Epigenetics: The Next Frontier in Livestock Genetics

GLOBAL - While controversial, epigenetics does appear to offer potentially significant value to livestock genetic programmes, say the Alberta Livestock and Meat Agency (ALMA) and GenomeAlberta.
calendar icon 28 March 2012
clock icon 3 minute read

Epigenetics is the study of heritable changes in gene expression and other genomic functions without altering the underlying DNA sequence.

Epigenetic studies show that not all genetic information is in the DNA sequence as a significant portion is found in modifications on the epigenome, particularly in DNA methylation (DNAm).

It makes sense that manipulating both DNA and methylation of the epigenomes could add significant value to overall livestock genetics efforts. What doesn’t make sense is that such has yet to be explored on any appreciable scale.

In the scientific article “Epigenetics: A New Challenge in the Post-Genomic Era of Livestock,” author Oscar Gonzalez- Recio, of the Departamento de Mejora Genética Animal, Instituto Nacional de Investigación y Tecnología Agraria y Alimentaria in Madrid, Spain, explains the significance in variations in methylation patterns between individuals, even, if not especially, between those that are genotypically identical and what that can mean to breeders and farmers.

The article explains the impact: “…the environment may affect the methylation pattern of up to three generations cohabiting under the same specific circumstances at a given time during pregnancy: the productive female, the fetus, and the fetus’ germ cells. Hence, what happens to an animal during its lifetime may have consequences in future generations.”

While epigenetics is increasingly popular in genetic studies of cancer and other human diseases, it has yet to gain much attention in livestock genetic studies although the potential benefits in veterinary medicine alone are enticing.

Mr Gonzalez- Recio explains in the article that: “Farms could use epigenetic information to reduce disease incidence and the use of antibiotics in animal production. Personalised medicine using methylation on DNA is currently carried out on cancer research in humans (Peedicayil, 2008; Gomez and Ingelman-Sundberg, 2009), and seems to be a promising strategy for veterinary medicine as well.”

While some farming operations may be unsettled at the thought that they may need to change the environment not only for the current animals' welfare but for future offspring three generations deep, they can likely see profits exceed the costs of doing so, according to Mr Gonzalez- Recio.

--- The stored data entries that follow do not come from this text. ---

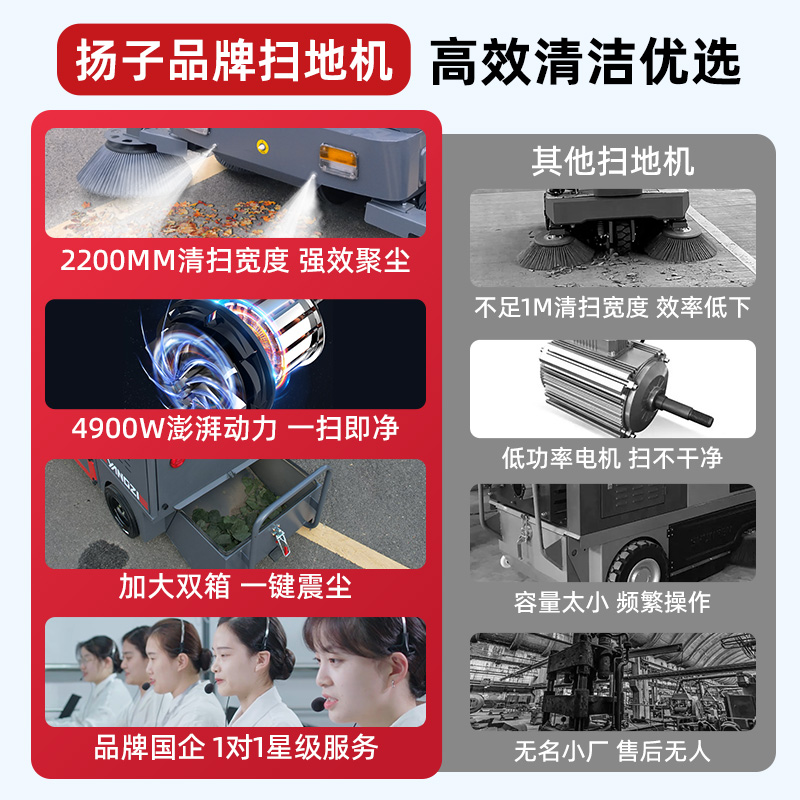 扬子品牌扫地机 高效清洁优选

2200MM清扫宽度 强效聚尘

4900W澎湃动力 一扫即净

YANGZI

加大双箱 一键震尘

品牌国企 1对1星级服务

其他扫地机

不足1M清扫宽度 效率低下

低功率电机 扫不干净

容量太小 频繁操作

无名小厂 售后无人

“For instance, animals with concentrate and uni-feed diet systems are expected to be differently methylated than animals in a less intensive system based on a pasture feeding systems. It will be important to detect what practices are associated to favourable methylation patterns that affect disease resistance and other economically important traits. Finding this missing causality would assist in rising animals under favourable circumstances and reduce unfavorable methylation patterns.”

Among those “other economically important traits” are likely to be higher profits for epigenetically "certified" livestock and genetic material sales and improved public relations that can lead to better acceptance of meat products and fewer incidents of animal activist protests.